• _OBIETTIVO_
Trascrivi alla lettera il passo del testo su Genova che parte da "Disobbediremo alla morte di un ragazzo, un" e arriva fino a "diventata polizia dell'Impero.".

• _ESTRATTO DELLA FONTE_
# # # # # # #

Torneremo a Genova, un anno dopo, per disobbedire anche questa volta. Disobbediremo alla morte di uno di noi, di noi molti e differenti che un anno fa sfidammo i potenti della Terra e il loro illegittimo governo globale.
Disobbediremo alla morte di un ragazzo, un ribelle, uno che si oppose col suo corpo al dominio e che è stato ucciso per questo. Non dal caso, ma da una violazione sistematica e pianificata dei diritti umani, riconosciuta fin da Amnesty International, oggi. Non dalla balistica impossibile delle perizie di Stato, non da un fato materializzatosi in un calcinaccio:
Carlo Giuliani è stato ucciso dal potere, dalla sua violenza fattasi allora macchina di guerra, così come la guerrà è poi diventata polizia dell'Impero.

La guerra globale permanente spalancatasi dietro e oltre la zona rossa, la guerra contro cui oggi combattiamo.
Disobbediremo alla morte di Carlo: ci hanno rubato il suo corpo, ma la sua ribellione vive e vivrà nell'amore dei mille e mille corpi di una sola moltitudine insorgente, l'altro mondo possibile in cui aveva scelto di vivere. Un mondo già in cammino, dentro e contro il comando omicida del capitale, da Barcellona a Toronto, da Siviglia a Johannesburg, dall'Argentina dell'autogoverno degli spogliati dal neoliberismo all'Australia dell'assalto ai lager dei rifugiati.

Con la faccia di Carlo in faccia a tutti i repressori.

Disobbediremo alla morte, così come ai riti che la consacrano: non vogliamo commemorare, non sfileremo in un funerale vuoto, nemmeno parteciperemo ad una celebrazione di astratte idee. Genova, un anno dopo, non è una fine e neanche un inizio: è un luogo del mondo reale e dell'immaginario, da attraversare nella nostra corsa ribelle. Veloci, come veloce è lo scontro sociale generato dal travolgimento di tutti i diritti e dal fallimento delle ipotesi di governo moderato della globalizzazione. Invisibili, come lo sono i senza diritti, i senza casa e i senza cure, i senza reddito e i senza contratto, i senza acqua e i senza permesso di soggiorno: invisibili come i corpi reali di quanti saranno sanzionati nel censimento universale della società di controllo, regalato alla destre di Bossi e Fini da un centrosinistra di guerra.

# # # # # # #

• _DATI_
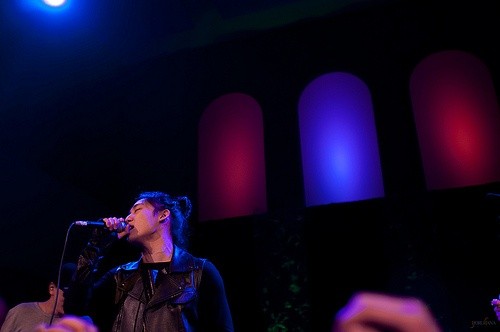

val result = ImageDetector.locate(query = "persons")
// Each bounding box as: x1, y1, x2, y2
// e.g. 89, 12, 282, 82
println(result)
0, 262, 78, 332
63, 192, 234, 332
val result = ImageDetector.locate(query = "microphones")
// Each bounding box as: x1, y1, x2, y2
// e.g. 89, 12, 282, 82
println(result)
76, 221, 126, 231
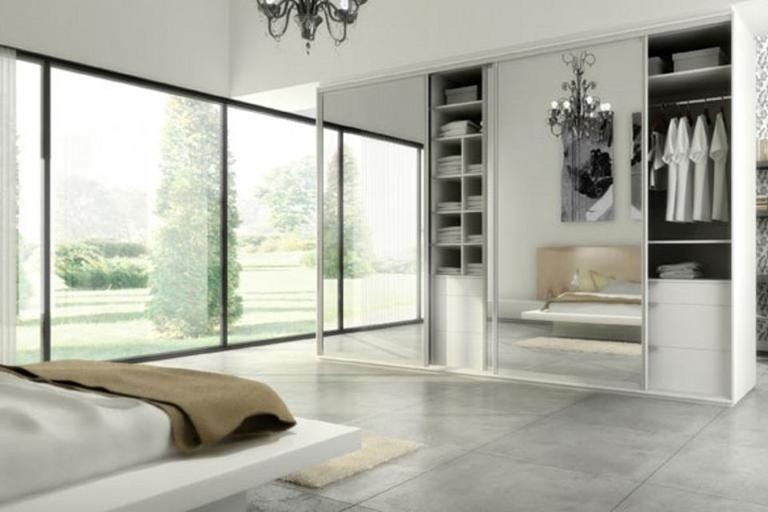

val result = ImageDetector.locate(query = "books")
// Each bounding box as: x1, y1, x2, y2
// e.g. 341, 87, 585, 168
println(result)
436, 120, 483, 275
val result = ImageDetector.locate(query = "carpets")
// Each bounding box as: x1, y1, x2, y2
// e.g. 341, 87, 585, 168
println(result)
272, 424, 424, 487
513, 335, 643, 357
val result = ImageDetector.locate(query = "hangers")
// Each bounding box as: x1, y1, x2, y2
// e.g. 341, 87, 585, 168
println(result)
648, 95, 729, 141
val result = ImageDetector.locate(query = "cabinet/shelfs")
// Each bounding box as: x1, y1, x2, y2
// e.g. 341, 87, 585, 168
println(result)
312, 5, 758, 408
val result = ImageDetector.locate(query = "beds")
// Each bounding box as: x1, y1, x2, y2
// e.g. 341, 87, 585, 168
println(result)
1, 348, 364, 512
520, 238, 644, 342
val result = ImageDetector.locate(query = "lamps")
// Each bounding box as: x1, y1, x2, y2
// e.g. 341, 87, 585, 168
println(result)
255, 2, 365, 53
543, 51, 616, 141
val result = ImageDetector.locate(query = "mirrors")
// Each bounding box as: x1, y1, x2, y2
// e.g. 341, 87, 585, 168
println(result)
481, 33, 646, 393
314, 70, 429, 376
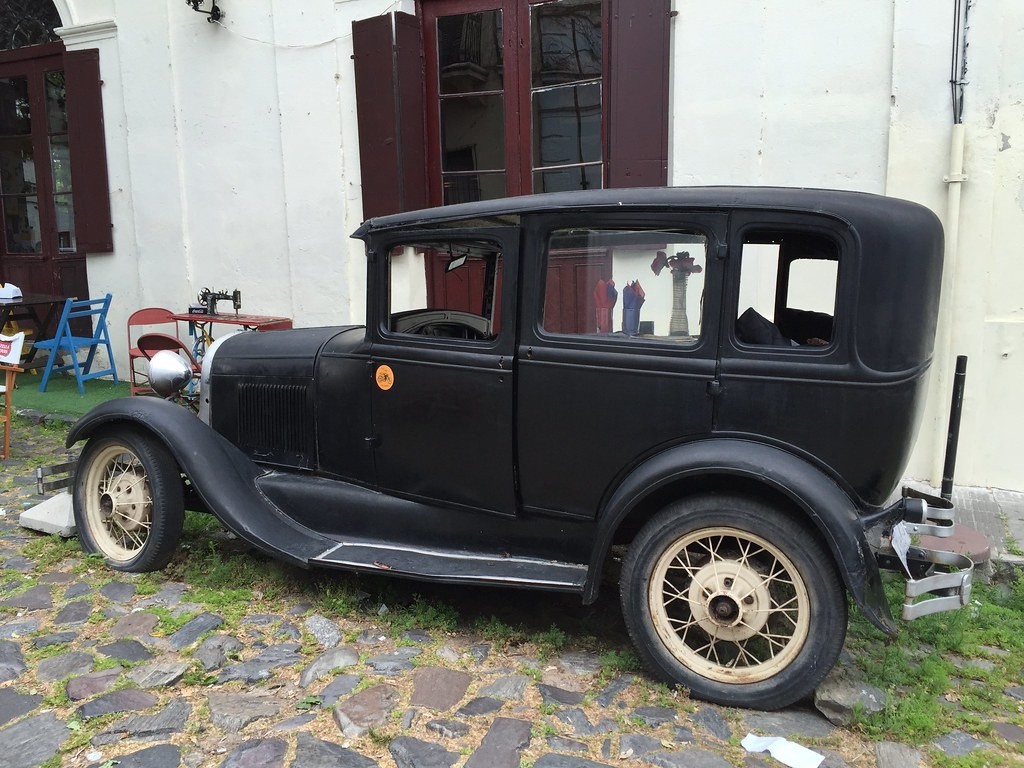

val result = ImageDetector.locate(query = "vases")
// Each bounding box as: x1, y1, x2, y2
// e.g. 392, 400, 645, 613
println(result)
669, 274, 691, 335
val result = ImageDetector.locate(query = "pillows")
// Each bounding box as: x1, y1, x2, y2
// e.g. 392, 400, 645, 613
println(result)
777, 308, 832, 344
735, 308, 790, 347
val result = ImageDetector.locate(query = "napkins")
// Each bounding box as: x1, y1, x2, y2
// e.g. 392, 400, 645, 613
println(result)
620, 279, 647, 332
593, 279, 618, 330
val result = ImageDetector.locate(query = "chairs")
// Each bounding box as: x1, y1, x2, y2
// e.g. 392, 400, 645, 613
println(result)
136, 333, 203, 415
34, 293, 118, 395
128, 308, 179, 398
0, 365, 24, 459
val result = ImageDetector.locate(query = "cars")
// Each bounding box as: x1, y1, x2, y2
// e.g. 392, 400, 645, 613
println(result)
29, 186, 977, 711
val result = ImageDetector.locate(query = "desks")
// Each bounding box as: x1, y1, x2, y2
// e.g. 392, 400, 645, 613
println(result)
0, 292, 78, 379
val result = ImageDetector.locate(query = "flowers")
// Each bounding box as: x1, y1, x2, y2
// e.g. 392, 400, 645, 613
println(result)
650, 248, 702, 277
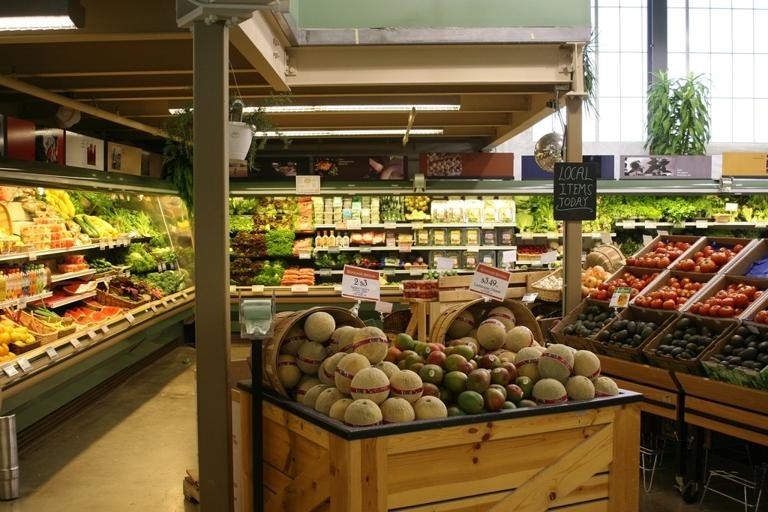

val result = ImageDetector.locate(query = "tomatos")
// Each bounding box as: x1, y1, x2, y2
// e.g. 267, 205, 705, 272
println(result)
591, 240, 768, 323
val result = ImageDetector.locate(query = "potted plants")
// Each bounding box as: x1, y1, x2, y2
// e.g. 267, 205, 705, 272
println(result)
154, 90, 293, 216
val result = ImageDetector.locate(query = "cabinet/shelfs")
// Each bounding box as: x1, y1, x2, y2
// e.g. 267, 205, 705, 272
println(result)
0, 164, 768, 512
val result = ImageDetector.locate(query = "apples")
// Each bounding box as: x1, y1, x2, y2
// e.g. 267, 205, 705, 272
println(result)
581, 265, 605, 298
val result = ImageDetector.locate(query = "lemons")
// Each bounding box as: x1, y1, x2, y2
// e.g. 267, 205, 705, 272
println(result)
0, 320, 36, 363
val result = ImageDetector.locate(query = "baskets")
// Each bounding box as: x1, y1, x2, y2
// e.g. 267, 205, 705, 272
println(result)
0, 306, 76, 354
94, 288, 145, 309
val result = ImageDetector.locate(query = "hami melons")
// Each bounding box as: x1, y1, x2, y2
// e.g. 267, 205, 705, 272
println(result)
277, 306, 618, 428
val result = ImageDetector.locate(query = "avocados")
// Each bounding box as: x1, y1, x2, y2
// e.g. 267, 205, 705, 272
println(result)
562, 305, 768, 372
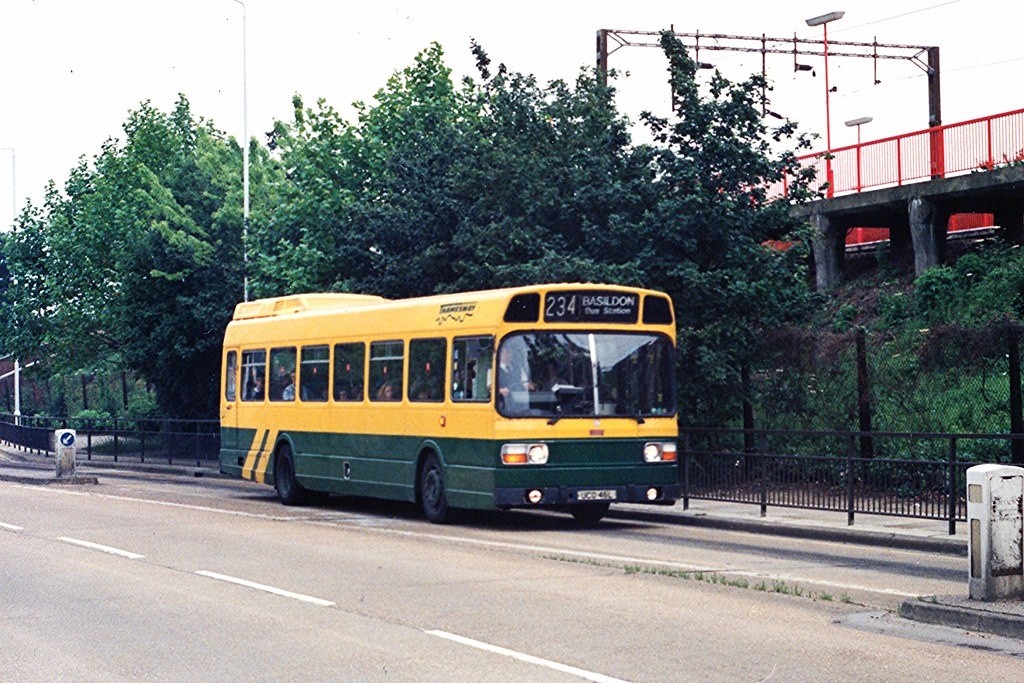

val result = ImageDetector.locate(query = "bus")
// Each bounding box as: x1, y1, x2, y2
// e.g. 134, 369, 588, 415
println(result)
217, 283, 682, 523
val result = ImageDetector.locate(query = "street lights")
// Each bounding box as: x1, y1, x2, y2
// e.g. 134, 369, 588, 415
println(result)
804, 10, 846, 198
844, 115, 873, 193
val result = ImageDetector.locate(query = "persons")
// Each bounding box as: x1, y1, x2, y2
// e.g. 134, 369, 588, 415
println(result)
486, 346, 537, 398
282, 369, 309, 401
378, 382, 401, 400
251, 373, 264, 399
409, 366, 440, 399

# # # # # # #

• _RISPOSTA CORRETTA_
Disobbediremo alla morte di un ragazzo, un ribelle, uno che si oppose col suo corpo al dominio e che è stato ucciso per questo. Non dal caso, ma da una violazione sistematica e pianificata dei diritti umani, riconosciuta fin da Amnesty International, oggi. Non dalla balistica impossibile delle perizie di Stato, non da un fato materializzatosi in un calcinaccio:
Carlo Giuliani è stato ucciso dal potere, dalla sua violenza fattasi allora macchina di guerra, così come la guerrà è poi diventata polizia dell'Impero.